■ Task instructions
For the records that follow, please set down exactly the lines between the one holding "Consider this experimental" and the one holding "Both model variants", inclusive, and only those.

Collected data entries:
_____

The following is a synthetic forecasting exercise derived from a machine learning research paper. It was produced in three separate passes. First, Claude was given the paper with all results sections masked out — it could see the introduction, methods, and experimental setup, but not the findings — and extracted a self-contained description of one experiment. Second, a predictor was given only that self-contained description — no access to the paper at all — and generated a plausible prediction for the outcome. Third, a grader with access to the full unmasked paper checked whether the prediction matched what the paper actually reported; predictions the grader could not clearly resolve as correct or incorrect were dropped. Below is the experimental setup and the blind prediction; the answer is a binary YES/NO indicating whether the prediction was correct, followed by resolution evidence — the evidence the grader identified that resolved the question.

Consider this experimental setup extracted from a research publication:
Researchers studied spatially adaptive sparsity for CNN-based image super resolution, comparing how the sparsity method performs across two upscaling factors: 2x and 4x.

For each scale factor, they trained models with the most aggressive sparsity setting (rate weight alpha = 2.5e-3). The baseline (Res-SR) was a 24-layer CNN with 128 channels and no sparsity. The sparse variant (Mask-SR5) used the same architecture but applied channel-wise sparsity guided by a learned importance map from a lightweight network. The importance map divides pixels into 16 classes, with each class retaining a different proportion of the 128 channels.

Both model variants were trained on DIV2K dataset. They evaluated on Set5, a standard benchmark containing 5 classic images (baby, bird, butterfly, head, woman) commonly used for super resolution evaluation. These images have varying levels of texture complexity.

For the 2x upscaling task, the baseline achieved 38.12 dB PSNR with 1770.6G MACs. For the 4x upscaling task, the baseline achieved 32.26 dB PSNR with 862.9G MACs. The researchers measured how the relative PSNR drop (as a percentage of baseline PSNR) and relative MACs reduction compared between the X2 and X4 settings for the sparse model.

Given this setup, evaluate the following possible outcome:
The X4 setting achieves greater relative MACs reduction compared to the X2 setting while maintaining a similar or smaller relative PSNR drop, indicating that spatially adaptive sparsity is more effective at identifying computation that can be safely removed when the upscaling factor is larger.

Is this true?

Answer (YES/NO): NO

_____

■ Reply
Consider this experimental setup extracted from a research publication:
Researchers studied spatially adaptive sparsity for CNN-based image super resolution, comparing how the sparsity method performs across two upscaling factors: 2x and 4x.

For each scale factor, they trained models with the most aggressive sparsity setting (rate weight alpha = 2.5e-3). The baseline (Res-SR) was a 24-layer CNN with 128 channels and no sparsity. The sparse variant (Mask-SR5) used the same architecture but applied channel-wise sparsity guided by a learned importance map from a lightweight network. The importance map divides pixels into 16 classes, with each class retaining a different proportion of the 128 channels.

Both model variants were trained on DIV2K dataset. They evaluated on Set5, a standard benchmark containing 5 classic images (baby, bird, butterfly, head, woman) commonly used for super resolution evaluation. These images have varying levels of texture complexity.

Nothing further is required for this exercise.